### WORK INSTRUCTIONS
Lift out each line of the data that holds "Create".

### RAW DATA
[Start of Attachment]

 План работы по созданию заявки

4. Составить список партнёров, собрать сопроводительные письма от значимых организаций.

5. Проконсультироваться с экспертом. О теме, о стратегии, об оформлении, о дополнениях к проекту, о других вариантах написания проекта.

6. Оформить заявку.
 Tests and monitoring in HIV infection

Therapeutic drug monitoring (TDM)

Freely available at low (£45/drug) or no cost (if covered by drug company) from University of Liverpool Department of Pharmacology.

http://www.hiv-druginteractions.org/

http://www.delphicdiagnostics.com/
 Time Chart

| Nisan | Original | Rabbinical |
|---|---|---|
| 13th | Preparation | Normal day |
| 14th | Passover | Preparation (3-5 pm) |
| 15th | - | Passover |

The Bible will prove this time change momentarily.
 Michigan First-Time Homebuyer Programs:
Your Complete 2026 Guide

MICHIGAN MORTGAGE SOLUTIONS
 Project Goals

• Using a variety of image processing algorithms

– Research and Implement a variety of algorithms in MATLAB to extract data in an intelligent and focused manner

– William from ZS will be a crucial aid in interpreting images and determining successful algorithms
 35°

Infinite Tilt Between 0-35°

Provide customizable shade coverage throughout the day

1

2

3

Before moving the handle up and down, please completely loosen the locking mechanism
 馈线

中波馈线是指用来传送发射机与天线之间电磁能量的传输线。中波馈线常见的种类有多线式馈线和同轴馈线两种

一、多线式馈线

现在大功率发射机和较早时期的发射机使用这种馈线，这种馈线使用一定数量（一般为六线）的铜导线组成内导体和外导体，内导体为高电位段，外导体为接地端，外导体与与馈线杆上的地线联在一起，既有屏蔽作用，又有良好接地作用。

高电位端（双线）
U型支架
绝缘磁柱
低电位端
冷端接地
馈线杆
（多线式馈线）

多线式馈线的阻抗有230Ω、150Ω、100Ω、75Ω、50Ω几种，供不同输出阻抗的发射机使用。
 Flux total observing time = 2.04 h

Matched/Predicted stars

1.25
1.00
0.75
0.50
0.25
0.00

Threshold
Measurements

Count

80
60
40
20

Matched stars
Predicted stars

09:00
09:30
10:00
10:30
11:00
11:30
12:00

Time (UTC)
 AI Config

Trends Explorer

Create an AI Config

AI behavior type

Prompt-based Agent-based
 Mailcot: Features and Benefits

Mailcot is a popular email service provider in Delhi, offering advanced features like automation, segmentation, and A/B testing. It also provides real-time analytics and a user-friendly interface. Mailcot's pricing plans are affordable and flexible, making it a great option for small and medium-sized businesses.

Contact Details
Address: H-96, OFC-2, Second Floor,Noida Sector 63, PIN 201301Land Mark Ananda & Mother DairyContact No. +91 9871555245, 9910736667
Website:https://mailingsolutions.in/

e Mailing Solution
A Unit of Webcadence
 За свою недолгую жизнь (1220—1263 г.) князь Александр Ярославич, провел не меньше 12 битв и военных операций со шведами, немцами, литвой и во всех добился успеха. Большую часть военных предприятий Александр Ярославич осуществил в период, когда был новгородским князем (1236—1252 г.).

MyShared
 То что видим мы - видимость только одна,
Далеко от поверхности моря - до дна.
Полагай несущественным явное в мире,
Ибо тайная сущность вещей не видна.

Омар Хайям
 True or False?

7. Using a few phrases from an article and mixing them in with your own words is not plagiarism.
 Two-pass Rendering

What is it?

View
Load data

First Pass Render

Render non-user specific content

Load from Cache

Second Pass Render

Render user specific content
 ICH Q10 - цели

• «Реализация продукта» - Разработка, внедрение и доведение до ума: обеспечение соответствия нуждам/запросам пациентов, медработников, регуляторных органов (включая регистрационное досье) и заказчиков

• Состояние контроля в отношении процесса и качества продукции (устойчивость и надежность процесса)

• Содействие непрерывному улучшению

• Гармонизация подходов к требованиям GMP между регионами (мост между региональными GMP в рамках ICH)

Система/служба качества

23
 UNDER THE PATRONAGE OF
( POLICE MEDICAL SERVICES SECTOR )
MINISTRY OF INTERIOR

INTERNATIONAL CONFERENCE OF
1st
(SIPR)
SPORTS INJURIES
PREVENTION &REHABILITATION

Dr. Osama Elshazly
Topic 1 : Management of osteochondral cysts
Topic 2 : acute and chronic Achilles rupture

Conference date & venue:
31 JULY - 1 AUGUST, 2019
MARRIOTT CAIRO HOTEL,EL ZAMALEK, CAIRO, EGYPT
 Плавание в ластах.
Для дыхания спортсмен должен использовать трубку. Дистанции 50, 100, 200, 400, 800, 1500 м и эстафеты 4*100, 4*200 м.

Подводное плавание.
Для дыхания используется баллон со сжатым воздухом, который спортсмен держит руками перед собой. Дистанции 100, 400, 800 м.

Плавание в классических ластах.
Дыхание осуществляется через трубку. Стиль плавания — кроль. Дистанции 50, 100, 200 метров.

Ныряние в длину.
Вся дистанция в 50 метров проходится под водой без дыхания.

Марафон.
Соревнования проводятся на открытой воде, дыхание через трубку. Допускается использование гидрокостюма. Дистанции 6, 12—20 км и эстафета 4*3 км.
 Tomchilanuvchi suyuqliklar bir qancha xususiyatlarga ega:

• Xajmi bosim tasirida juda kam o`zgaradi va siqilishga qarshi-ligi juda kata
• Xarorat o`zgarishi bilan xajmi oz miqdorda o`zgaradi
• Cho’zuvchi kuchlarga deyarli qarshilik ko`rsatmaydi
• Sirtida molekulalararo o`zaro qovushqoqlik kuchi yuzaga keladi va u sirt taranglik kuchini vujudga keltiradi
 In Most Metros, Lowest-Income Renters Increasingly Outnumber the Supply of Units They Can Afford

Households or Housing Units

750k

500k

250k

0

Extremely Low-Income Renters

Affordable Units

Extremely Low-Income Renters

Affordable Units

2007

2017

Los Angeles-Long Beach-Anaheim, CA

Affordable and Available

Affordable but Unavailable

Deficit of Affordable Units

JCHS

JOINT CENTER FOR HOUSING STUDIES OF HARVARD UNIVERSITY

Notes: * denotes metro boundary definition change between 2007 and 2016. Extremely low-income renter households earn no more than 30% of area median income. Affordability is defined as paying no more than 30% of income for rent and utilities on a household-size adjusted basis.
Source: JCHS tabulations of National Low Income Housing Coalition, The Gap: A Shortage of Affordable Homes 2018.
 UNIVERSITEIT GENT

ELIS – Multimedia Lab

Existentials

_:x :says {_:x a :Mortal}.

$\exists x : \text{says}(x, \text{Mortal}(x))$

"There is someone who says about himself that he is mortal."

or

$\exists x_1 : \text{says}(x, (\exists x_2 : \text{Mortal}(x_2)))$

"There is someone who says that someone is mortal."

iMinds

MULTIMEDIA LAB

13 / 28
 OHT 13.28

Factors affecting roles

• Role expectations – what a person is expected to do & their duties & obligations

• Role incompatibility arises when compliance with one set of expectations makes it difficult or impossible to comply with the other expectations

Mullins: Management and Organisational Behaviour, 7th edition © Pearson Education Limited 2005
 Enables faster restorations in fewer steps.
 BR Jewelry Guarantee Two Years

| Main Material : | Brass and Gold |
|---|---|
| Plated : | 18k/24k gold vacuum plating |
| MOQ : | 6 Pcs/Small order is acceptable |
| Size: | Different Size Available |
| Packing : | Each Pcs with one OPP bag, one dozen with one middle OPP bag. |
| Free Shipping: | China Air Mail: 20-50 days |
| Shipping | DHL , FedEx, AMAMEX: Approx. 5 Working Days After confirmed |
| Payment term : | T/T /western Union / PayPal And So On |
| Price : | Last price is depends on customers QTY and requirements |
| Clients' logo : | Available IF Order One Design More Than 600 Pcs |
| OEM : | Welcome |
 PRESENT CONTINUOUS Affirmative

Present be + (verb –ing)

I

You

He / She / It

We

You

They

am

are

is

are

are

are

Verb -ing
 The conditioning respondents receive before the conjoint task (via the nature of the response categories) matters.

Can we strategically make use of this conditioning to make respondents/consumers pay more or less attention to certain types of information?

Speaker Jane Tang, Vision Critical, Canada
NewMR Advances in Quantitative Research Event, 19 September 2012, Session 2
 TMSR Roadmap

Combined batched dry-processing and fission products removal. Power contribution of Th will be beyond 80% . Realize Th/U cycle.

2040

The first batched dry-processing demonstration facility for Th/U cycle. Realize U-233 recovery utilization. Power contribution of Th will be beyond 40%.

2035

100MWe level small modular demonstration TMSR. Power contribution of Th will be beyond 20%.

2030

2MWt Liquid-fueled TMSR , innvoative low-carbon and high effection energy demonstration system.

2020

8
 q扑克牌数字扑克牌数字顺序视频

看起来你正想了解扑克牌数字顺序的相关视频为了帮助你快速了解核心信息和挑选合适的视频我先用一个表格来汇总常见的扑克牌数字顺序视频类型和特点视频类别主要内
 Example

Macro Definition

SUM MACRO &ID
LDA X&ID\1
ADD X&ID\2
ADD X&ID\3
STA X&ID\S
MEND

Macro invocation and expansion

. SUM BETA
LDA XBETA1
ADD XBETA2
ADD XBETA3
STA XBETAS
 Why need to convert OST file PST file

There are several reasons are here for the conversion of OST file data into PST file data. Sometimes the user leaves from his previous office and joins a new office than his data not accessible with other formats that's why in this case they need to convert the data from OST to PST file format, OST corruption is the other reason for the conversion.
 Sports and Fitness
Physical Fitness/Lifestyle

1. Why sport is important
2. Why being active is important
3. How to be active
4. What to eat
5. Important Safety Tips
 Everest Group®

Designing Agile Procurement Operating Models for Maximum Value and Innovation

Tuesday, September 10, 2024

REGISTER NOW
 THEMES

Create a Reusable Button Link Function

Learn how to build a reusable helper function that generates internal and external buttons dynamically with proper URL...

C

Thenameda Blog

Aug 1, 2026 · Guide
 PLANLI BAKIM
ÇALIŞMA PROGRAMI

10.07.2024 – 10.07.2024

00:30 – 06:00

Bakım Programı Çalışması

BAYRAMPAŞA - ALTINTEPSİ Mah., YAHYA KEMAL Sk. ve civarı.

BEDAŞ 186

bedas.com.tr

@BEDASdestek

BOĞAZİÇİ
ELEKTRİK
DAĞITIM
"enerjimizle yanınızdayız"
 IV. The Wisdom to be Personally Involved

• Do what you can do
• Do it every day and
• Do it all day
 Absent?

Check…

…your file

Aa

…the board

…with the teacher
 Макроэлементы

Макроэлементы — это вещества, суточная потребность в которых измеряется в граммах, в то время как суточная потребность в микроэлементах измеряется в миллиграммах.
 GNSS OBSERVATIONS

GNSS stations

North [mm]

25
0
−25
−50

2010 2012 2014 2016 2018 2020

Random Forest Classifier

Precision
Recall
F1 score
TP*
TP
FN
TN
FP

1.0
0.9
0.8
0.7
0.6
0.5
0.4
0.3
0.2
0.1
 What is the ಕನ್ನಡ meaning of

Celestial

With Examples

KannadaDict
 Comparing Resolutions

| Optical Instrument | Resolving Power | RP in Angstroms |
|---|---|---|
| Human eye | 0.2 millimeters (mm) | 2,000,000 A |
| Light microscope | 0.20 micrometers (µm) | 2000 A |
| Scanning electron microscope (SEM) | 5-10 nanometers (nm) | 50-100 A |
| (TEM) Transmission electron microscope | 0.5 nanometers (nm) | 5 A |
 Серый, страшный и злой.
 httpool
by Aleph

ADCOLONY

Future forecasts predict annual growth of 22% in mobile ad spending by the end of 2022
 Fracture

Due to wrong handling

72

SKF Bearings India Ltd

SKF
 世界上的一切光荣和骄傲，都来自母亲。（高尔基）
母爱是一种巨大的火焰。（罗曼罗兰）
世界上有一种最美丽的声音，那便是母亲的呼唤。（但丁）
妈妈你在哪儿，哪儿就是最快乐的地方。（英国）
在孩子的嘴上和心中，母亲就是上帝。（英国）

[End of Attachment]

### ANSWER AREA
Create an AI Config
Create a Reusable Button Link Function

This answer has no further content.